The Tuesday Club Murders by Agatha Christie
My rating: 1 of 5 stars
Much as I love Miss Marple? I'm sorry to say, met in short story form? Miss Marple can seem a rather supercilious old biddy. The genius of Marple in the novels is in her God-like passivity; in the small universe of St. Mary Mead, Marple hears all, knows all, remembers and puts all to rights, usually without so much as dropping a stitch or burning her chop. There's as surprisingly little Marple in a Marple novel as there is Jehovah in the New Testament; she is felt, understood to be watching, and promises judgment in the end, but mostly we see very little of... Her? This cleverly allows Christie to use all her comic gifts -- which are considerable -- to satirize her beloved English types: bloated, retired Colonels and their drinky wives, village gossips and sinister, plain-spoken children, bumbling local police and pompous experts brought in from Scotland Yard.
With Poirot, the world's most famous consulting detective, save one, Christie has to keep mostly to London and or the upper-class environs of the resort and the big country house where Poirot's clients likely might be. This is a shame, as I suspect Christie is actually much more comfortable among the upper-middle; the academics, duffers and doggy spinsters that fit so much more comfortably into village life than San Tropez. (Thus Poirot's reliance not on servants as such, since they are nearly working class and hence embarrassingly inscrutable -- to Christie at least -- as well as notoriously emotional if female and truculent if male, but rather on that substrata of upper-class life comprised of tutors and governesses, paid companions and private secretaries; decent, intelligent, sarcastic and slightly resentful, if respectably educated and middle class; Christie's people.)
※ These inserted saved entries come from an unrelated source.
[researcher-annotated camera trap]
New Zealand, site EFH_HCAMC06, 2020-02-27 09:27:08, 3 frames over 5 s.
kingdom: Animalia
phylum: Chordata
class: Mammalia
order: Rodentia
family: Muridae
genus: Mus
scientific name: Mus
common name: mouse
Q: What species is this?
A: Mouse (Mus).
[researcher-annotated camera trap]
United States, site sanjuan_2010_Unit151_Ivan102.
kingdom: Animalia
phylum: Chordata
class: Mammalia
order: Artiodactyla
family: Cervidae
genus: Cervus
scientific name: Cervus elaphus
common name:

Here are Marple short stories all with the common premise of a room full of folks swapping unsolved mysteries. Guess who solves the lot? Where Poirot fits better in at least a few short puzzles, and functions serviceably even when tightly wound, Miss Marple, confined to just the one drawing room, weirdly, all but ceases to be herself; here she seems a bit of an old pooh, sitting impassive over her knitting until so provoked to comment by the stupidity of everyone else present, she must finally speak up and put the lot of them, like just so many unruly children, in their proper place by providing the "obvious" solution to whatever the mystery under review. After doing this three or four times in a row, frankly, the old girl starts to sound a right old bitch, and I can't imagine the others agreeing to stick. Surely someone ought to suggest she just chime right in before letting the rest make such fools of themselves?
This is still Christie, so there's fun to be had, and some of the stories and solutions are considerably better than others, but I'm convinced now that Miss Marple, for me at least, needs more room in which to not move around much.